Estábamos tomando whisky con coca cola light. Estábamos en un falso pub irlandés con falsos cuadros de época en las paredes. A pesar de todo se estaba bien. Te subía por el cuerpo un calor antiguo y acogedor que los dueños de la franquicia habrían tenido en cuenta al principio, cuando el asunto de los falsos adornos de pared todavía eran una idea vaga en sus conversaciones.
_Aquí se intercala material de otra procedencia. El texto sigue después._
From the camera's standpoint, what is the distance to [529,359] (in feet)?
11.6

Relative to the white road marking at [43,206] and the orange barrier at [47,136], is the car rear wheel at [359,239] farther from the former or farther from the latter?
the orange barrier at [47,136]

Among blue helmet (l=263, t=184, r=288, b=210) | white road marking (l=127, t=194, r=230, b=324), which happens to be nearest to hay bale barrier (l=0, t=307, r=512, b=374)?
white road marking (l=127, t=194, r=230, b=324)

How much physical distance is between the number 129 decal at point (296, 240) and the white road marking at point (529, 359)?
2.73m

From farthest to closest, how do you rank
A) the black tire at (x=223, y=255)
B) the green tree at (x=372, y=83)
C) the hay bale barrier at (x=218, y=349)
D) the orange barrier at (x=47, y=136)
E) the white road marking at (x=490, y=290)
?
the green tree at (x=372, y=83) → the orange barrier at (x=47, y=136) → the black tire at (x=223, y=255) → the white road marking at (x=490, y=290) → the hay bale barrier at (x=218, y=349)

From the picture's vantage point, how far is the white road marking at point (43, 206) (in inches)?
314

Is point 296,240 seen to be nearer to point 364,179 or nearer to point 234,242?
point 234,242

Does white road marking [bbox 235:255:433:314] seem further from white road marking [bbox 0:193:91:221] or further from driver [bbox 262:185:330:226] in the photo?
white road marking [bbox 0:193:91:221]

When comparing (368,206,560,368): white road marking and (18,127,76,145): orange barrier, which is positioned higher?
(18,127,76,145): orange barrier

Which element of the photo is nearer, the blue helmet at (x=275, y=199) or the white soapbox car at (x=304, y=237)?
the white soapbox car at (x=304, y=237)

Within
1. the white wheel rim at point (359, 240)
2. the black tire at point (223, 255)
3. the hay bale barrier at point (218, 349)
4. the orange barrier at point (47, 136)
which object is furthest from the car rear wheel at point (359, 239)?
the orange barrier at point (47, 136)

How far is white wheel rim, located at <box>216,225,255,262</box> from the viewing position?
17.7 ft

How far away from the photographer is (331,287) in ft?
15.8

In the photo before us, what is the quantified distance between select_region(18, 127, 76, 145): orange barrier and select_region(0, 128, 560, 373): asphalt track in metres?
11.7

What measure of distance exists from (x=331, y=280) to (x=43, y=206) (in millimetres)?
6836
La música sonaba, la de dentro empezó a ganar a la de fuera. Paul Mouriat estaba a nuestro lado, había entrado con dos mujeres muy altas, una de ellas llevaba en brazos un chiguagua con un lazo amarillo. Pidieron champán. Joder, sólo Paul Mauriat podía pedir champán en un falso pub irlandés. Aquel tipo debía ser un genio.
Acabamos la copa y nos fuimos. Los dos tenemos hijos y no nos gusta llegar demasiado tarde a casa. Los niños habrían cenado ya (mis hijas, al menos, sí) y la mala conciencia se dispara cuando abres la puerta y compruebas que ya se han acostado.
Cuando llegué a casa las luces estaban apagadas. Mi mujer y mis hijas dormían. Me metí en la cama y no podía dejar de pensar en las manos del padre de mi amigo conduciendo un coche que ya no existe.